Stepwise selection of the variables of the impact of U indicators on the proportion of geohistorical elements of the study area (Table 8) demonstrates that the proportion of the communication network Ro and Ra is a significant factor, which accounts about 34% of the total SR variability in the transect.

RDA analysis (Fig. 4) shows that the most significant indicators for number and distribution of geohistorical elements include a proportion of U areas, HL, and Ro density; the latter in the case of archaeophytes (N _AR) and apophytes (N _AP). They are correlated with the first axis, which accounts for 33% of the total sample variability. The number of diaphytes (N _DIA) is negatively correlated with this axis. The second axis has a high positive correlation with the proportion of F areas in transect. HH, Ra network, and proportion of A has a lower significance.
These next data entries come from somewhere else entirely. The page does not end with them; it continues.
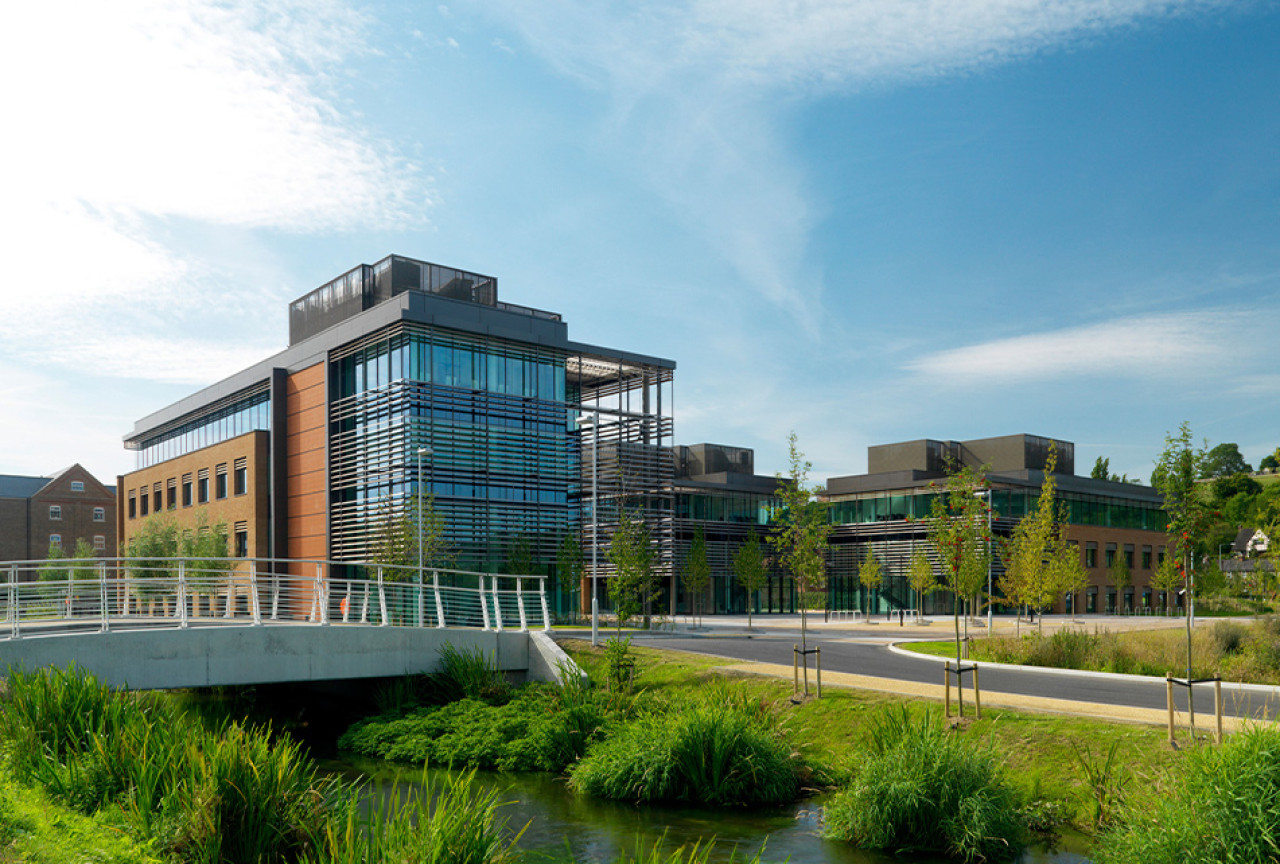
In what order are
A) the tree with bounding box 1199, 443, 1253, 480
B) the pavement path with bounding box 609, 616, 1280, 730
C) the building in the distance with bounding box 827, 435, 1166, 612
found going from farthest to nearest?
the tree with bounding box 1199, 443, 1253, 480, the building in the distance with bounding box 827, 435, 1166, 612, the pavement path with bounding box 609, 616, 1280, 730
Anthropophytes compete efficiently with native plant species in habitats with heavy urban pressure, which is evident in the central part of the transect and less visible in the peripheral fragments of the study area (Tables 3, 6). An interesting phenomenon can be observed in the case of archaeophytes: they are concentrated in the center of the transect, in compact residential and industrial areas, whereas their number is lower in A. The distribution of the proportion of kenophytes exhibits greater variability: the increase in their proportion (N _KN) is particularly visible in the industrial areas and along the transport network. AS occur spontaneously there and push out native plants. Nonpermanent flora elements (N _DIA) are concentrated in areas where the HL reaches the highest values, i.e., in various anthropogenic habitats with compact development and spontaneous ruderal vegetation and intensively cultivated greenery—city squares and lawns. Ornamental and crop plants occur in these habitats ephemerally (Table 6).
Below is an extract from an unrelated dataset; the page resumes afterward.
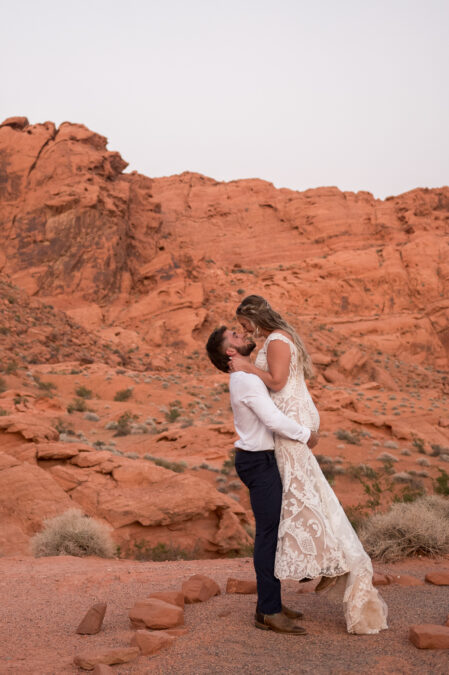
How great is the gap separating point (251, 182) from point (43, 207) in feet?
107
Areas with high HH and HL values proved statistically significant for the distribution of synecological groups (Table 9). They account about 24% of variability at P < 0.05. The other variables were not statistically significant. RDA analysis for synecological groups (Fig. 5) demonstrated a distinct correlation between the number of segetal (N _S), ruderal (N _R), and taxonomically unidentified species (N _UN) and the typically U habitat indicators (PU, Ro). HH has great significance for the other groups, including F species (N _F). All these indicators are positively correlated with the first axis, which accounts for 41% of total variability of the sample. The proportion of A areas exhibits a negative correlation with the two axes, but it is not correlated with any of the synecological species group.
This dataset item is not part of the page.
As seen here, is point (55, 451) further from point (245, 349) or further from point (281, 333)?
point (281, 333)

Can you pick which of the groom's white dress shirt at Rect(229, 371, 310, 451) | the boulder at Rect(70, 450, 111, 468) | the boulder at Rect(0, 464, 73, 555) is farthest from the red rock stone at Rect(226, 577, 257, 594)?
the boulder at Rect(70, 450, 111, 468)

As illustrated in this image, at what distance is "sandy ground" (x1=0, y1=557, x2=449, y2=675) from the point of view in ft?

Ruderal (N _R) and segetal (N _S) vegetation is concentrated in the highly transformed habitats of the central part of the transect; its lowest proportion was observed in peripheral areas. The distribution of segetal vegetation (N _S) partly corresponds to that of archaeophytes (N _AR) (Table 6). The proportion of segetal taxa, which is lower than that of ruderal taxa, is associated with changes in A management and subsequent transformation into residential areas. The occurrence of ruderal (N _R) and segetal (N _S) vegetation exhibits a high positive correlation with the typically U habitat indicators (PU, HL, U) and Ro (Table 5), in contrast to A habitats. The number of F species (N _F) clearly declines toward the NE. This synecological group is the most abundant in the southern peripheral areas, which comprise F squares. In more transformed parts of the city, F species colonize replacement habitats, e.g., parks, cemeteries, tree buffer strips. Meadow vegetation (N _M) exhibits a mosaic distribution. The number of meadow species is homogenous in all types of habitats (Table 6). They prefer fresh and wet habitats and occur alternately with xerothermic grass species, which predominate on loess plateaus. The number of meadow species (N _M) exhibits a significant positive correlation with the proportion of U habitats and a negative correlation with the proportion of the A habitats (Table 5). Additionally, xerothermic species (N _X) occur on high Ra and Ro embankments and along roadsides. This is promoted by loess substrate, southern or western exposition, and artificial enrichment of the substrate with calcium carbonate. The increasing proportion of U habitats clearly contributes to the occurrence of xerothermic species (Table 5).